Шер вернулся мрачный, но с гордо поднятой головой. Этот удар он выдержал достойно, хотя тюремная семилетка в его планы явно не укладывалась. Первые несколько дней после приговора он выговаривался: костерил судью, мусоров и подельников, подбадривал себя перспективами условно-досрочного освобождения и неизбежностью свободы.
Я залез в текст приговора. Логика и русский язык у судьи Тимирязевского райсуда Л.А. Дубовской были явно не в чести. Приведу лишь некоторые выдержки, естественно, сохраняя оригинальную орфографию и пунктуацию: «…На первоначальном этапе судебного разбирательства, Гаспль В.И., так же как и в ходе предварительного следствия он пояснял, что паспорт на фамилию матери — Шер, был приобретен за 5000 рублей у станции метро Маяковская, согласно информации полученной из газеты <…>. В последующем Гаспль В.И. в этой части изменил показания и поясняя, что паспорт получал в паспортно-визовой службе, не заходя в помещение, поскольку форму № 1 вынесли ему на улицу и там он прописался <…>. Гаспль В.И. <…> виновны… а также подделке, официальных документов, представляющих права в целях их использования, и сбыте таких документов <…> Гаспль через неустановленного следствием лица изготовил поддельное удостоверение помощника министра внутренних дел…»

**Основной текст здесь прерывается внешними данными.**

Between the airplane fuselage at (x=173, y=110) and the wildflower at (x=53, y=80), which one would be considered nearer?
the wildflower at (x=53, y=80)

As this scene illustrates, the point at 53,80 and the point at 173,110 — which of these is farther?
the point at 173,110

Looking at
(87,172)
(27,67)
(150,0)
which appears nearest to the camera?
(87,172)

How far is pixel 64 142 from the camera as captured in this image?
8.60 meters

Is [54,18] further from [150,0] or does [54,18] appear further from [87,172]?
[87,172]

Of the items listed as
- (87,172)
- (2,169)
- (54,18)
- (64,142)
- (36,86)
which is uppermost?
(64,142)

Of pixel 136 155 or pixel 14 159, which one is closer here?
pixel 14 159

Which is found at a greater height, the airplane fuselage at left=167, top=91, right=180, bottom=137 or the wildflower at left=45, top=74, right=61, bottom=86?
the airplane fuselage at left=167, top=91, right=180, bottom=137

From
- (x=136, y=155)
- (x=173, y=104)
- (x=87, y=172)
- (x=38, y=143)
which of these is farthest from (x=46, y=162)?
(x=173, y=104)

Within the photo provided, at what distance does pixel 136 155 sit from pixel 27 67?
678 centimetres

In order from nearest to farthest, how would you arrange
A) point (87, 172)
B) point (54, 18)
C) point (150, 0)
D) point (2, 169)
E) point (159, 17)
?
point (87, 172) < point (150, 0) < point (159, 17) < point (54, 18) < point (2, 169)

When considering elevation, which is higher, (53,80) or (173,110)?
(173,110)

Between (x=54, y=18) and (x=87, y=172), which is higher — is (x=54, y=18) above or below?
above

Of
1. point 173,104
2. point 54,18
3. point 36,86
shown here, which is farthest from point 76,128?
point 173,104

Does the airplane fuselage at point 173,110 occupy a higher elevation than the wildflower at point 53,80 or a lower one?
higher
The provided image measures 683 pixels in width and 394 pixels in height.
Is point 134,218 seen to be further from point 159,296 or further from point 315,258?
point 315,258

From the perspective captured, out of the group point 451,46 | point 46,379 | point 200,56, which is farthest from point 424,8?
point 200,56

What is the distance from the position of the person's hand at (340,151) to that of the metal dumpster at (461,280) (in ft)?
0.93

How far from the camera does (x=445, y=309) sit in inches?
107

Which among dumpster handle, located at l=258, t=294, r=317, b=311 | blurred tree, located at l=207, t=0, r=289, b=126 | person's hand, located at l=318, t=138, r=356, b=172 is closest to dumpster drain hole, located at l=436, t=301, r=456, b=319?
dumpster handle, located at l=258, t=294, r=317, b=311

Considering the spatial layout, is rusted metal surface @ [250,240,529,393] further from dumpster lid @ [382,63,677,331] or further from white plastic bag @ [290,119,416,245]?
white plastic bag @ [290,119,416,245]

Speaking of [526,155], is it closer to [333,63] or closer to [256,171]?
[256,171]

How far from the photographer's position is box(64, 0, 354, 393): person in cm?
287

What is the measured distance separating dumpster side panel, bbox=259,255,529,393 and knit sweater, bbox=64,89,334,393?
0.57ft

Внутреннее напряжение и злобу Слава снимал, подтравливая Заздравнова с изяществом маститого психолога и просчитанным риском дрессировщика хищников. Благо и повод выдался подходящий. У Леши кончились сигареты, а ларек, где можно было бы потратить казенную тысячу, не предвиделся.
— Слава, у меня куреха закончилась, — сообщил Космонавт соседу, точно зная, где можно разжиться табачком. — У тебя есть сигареты?
— Есть. Целый баул. Вон, под шконкой стоит, самый жирный. «Мальборо», «Кент», «Парламент», — потер руки мошенник.
— Дай мне… пару блоков, — растянуто произнес Космонавт, соображая, не продешевил ли он в просьбе.
— Дай уехал в Китай, с Ярославского вокзала, поезд «Москва — Пекин».
— Тебе что, жалко? — Леха шутливо пристыдил Шера, до конца не осознавая серьезность отказа.
— При чем здесь жалко — не жалко? С чего это я тебе должен что-то давать?
— На «общее» же выделяют сигареты, — улыбка на лице Заздравнова стала трансформироваться в звериный оскал.
— Сам-то понял, что сказал. Где ты и где «общее»?! Общее — на «Матросской тишине», а здесь 99/1.
— Я тогда сам возьму. — Космонавт подступил к заветному баулу.
— Объявим тебя крысой, пустим прогон соответствующий.
— Выходит. — Леха решил выкрутить ситуацию на свой лад. — Что ты мне, правильному пацану, отказываешь в нужде?
— Во-первых, — Слава был неумолим. — Правильный пацан — это не профессия. Во-вторых, в этой жизни за все надо платить и все надо зарабатывать.
— А что ты хочешь? — недоверчиво скосил взгляд на табачный склад разбойник.